Semiconductor science began in the 1960’s and never stopped. It exploded in the 1980’s once deposition and etch and photolithography techniques began to streamline. Once they learned how to etch transistors into metal, they only limiting factor was manipulating light waves, and the size of those waves.

We had 130nm gates in 2000.

Now we have gates 3nm.

A silicon atom is .3nm.

I say this because the efficiency of computing and microprocessing is directly related to the precision of depositing and manipulating layers of atoms….

And this is exactly the same challenges that battery is dealing with now.

Except battery science appears to be in the Stone Age.

They are just painting atoms onto foil substrates with imprecise extrusion machines.

They are not precise, and they aren’t manipulating atoms. They aren’t building atomic crystal structures with the precision they desire, and which is currently being achieved by the semiconductor industry.

The crystal structure is critical for efficiency and power density.
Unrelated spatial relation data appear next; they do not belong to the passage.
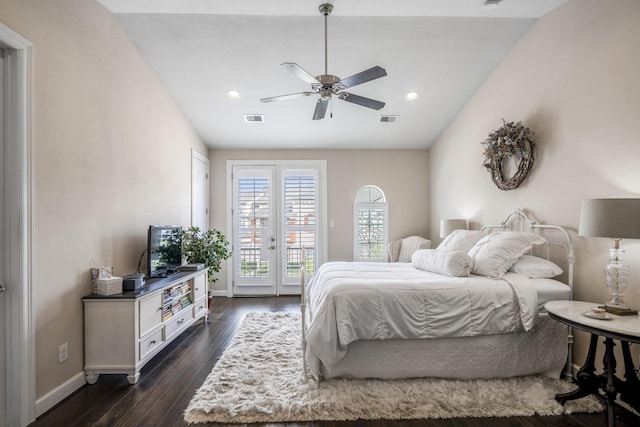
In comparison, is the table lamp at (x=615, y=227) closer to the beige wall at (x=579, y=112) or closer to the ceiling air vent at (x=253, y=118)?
the beige wall at (x=579, y=112)

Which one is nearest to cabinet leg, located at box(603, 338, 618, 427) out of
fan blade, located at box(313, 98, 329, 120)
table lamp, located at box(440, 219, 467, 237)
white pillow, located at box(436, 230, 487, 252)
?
white pillow, located at box(436, 230, 487, 252)

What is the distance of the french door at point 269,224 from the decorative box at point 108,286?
111 inches

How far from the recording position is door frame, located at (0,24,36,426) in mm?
2010

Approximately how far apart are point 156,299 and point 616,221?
11.4 feet

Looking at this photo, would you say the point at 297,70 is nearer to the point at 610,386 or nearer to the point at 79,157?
the point at 79,157

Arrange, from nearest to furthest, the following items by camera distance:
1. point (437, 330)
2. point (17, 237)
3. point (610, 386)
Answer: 1. point (610, 386)
2. point (17, 237)
3. point (437, 330)

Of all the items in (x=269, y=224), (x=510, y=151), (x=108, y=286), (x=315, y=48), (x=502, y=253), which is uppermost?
(x=315, y=48)

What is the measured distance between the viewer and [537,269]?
2656 millimetres

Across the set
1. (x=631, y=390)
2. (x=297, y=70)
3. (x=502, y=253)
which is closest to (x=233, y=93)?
(x=297, y=70)

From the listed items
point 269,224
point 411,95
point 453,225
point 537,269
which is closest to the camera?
point 537,269

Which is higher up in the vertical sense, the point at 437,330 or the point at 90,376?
the point at 437,330

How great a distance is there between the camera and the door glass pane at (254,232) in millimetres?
5445

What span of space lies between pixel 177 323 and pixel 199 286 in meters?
0.65

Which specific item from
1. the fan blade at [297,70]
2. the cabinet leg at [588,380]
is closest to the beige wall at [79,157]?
the fan blade at [297,70]
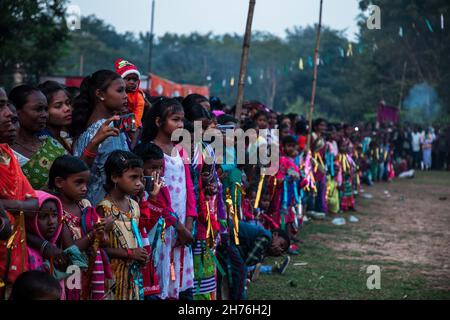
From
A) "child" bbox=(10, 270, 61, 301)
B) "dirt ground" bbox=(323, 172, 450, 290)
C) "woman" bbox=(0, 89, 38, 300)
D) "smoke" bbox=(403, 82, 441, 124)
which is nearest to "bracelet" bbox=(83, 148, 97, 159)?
"woman" bbox=(0, 89, 38, 300)

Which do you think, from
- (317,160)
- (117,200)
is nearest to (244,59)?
(117,200)

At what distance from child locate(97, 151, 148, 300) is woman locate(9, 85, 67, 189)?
0.35m

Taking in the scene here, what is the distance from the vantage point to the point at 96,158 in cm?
431

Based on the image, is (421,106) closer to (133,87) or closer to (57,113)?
(133,87)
Maxwells proposed Dry Cell is a big step in this direction, eliminating solvents and liquid electrolytes.

But they are still depositing these materials with gross imprecision.

Battery science and manufacturing need to leverage the established deposition techniques of the semiconductor process.

The integrity of the crystal structure is critical for electrical efficiency, power density, etc.